- [WHAT TO WORK ON]:
Rewrite all of the items below, changing "granite countertop" to "stone countertop" wherever it occurs and leaving everything else unchanged.

-- begin TASK MATERIAL --

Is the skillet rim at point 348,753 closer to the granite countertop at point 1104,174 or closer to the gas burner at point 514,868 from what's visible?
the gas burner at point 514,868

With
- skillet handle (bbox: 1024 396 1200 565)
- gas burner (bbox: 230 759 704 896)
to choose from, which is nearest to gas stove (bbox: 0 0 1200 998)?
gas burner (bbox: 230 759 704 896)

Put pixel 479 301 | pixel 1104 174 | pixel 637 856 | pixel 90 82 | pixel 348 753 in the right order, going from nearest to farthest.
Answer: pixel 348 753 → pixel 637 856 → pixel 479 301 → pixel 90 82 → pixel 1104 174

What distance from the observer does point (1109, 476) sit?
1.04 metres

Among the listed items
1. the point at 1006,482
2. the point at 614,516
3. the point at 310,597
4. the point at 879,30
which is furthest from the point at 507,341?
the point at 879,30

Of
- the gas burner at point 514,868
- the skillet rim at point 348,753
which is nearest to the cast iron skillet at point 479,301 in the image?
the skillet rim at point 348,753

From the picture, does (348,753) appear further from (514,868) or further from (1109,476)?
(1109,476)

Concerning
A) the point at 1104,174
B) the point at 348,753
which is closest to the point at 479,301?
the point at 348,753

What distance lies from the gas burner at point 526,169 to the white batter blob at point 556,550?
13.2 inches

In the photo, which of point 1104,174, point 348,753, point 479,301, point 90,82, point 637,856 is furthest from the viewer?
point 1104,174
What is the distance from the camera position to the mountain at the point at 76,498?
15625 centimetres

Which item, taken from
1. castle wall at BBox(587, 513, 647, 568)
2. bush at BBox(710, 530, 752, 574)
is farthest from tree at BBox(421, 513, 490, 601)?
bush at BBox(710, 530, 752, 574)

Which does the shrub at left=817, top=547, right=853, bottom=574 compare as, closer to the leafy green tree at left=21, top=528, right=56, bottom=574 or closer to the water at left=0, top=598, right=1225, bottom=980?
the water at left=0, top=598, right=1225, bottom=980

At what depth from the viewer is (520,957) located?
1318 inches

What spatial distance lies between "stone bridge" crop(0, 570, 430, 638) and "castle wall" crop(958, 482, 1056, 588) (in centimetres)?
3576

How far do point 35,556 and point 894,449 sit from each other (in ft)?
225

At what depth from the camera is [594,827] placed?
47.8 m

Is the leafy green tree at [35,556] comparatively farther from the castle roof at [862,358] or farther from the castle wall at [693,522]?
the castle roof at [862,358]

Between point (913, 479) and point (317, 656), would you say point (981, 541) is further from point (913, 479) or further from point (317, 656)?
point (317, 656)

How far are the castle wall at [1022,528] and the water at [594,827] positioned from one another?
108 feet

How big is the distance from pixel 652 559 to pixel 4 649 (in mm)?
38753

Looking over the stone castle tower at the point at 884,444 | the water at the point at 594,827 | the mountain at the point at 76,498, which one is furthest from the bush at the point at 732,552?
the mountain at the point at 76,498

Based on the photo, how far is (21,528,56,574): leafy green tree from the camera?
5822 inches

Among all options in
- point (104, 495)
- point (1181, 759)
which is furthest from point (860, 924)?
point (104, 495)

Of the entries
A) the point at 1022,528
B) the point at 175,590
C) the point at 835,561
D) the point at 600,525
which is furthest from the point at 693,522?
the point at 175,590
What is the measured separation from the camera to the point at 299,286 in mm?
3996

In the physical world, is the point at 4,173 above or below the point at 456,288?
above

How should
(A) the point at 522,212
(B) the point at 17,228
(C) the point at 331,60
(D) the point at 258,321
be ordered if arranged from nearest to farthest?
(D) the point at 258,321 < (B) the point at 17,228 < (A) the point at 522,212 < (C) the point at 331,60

-- end TASK MATERIAL --

- [EXERCISE RESPONSE]:
Is the skillet rim at point 348,753 closer to the stone countertop at point 1104,174 or closer to the gas burner at point 514,868 from what's visible?
the gas burner at point 514,868

With
- skillet handle (bbox: 1024 396 1200 565)
- gas burner (bbox: 230 759 704 896)
to choose from, which is nearest to gas stove (bbox: 0 0 1200 998)?
gas burner (bbox: 230 759 704 896)

Put pixel 479 301 | pixel 1104 174 | pixel 637 856 | pixel 90 82 | pixel 348 753 in the right order, going from nearest to farthest.
Answer: pixel 348 753 → pixel 637 856 → pixel 479 301 → pixel 90 82 → pixel 1104 174

What distance from the observer does point (1109, 476) sit?
1.04 metres

Among the listed items
1. the point at 1006,482
2. the point at 614,516
3. the point at 310,597
4. the point at 879,30
which is furthest from the point at 507,341?
the point at 879,30

Of
- the gas burner at point 514,868
- the skillet rim at point 348,753
which is nearest to the cast iron skillet at point 479,301 in the image?
the skillet rim at point 348,753

From the picture, does (348,753) appear further from (514,868) or further from (1109,476)?
(1109,476)

Concerning
A) the point at 1104,174
B) the point at 348,753
which is closest to the point at 479,301?
the point at 348,753

What distance lies from the gas burner at point 526,169 to the white batter blob at point 556,550?
13.2 inches

In the photo, which of point 1104,174, point 348,753, point 479,301, point 90,82, point 637,856 is furthest from the viewer?
point 1104,174
What is the distance from the camera position to the mountain at the point at 76,498?
15625 centimetres

Which item, taken from
1. castle wall at BBox(587, 513, 647, 568)
2. bush at BBox(710, 530, 752, 574)
is farthest from tree at BBox(421, 513, 490, 601)?
bush at BBox(710, 530, 752, 574)

Which does the shrub at left=817, top=547, right=853, bottom=574 compare as, closer to the leafy green tree at left=21, top=528, right=56, bottom=574 or closer to the water at left=0, top=598, right=1225, bottom=980?
the water at left=0, top=598, right=1225, bottom=980

At what depth from the viewer is (520,957) located?
1318 inches

What spatial distance lies between "stone bridge" crop(0, 570, 430, 638) and "castle wall" crop(958, 482, 1056, 588) (in centimetres)?
3576

How far do point 35,556 and point 894,449 sit from each other (in ft)?
225

At what depth from the camera is [594,827] placed?
47.8 m

Is the leafy green tree at [35,556] comparatively farther from the castle roof at [862,358] or farther from the castle wall at [693,522]?
the castle roof at [862,358]

Between point (913, 479) and point (317, 656), would you say point (981, 541) is further from point (913, 479) or further from point (317, 656)?
point (317, 656)

How far are the castle wall at [1022,528] and the water at [594,827] positioned from one another?
108 feet

How big is the distance from pixel 652 559 to pixel 4 649 (in mm)?
38753

Looking over the stone castle tower at the point at 884,444 | the water at the point at 594,827 | the mountain at the point at 76,498, which one is furthest from the bush at the point at 732,552?
the mountain at the point at 76,498

Based on the photo, how far is (21,528,56,574): leafy green tree from the camera?
5822 inches

Among all options in
- point (104, 495)
- point (1181, 759)
which is furthest from point (860, 924)?
point (104, 495)

Of the entries
A) the point at 1022,528
B) the point at 175,590
C) the point at 835,561
D) the point at 600,525
which is furthest from the point at 693,522?
the point at 175,590
What is the measured separation from the camera to the point at 299,286 in mm?
3996

In the physical world, is the point at 4,173 above or below the point at 456,288?
above

How should
(A) the point at 522,212
(B) the point at 17,228
(C) the point at 331,60
(D) the point at 258,321
be ordered if arranged from nearest to farthest?
(D) the point at 258,321 < (B) the point at 17,228 < (A) the point at 522,212 < (C) the point at 331,60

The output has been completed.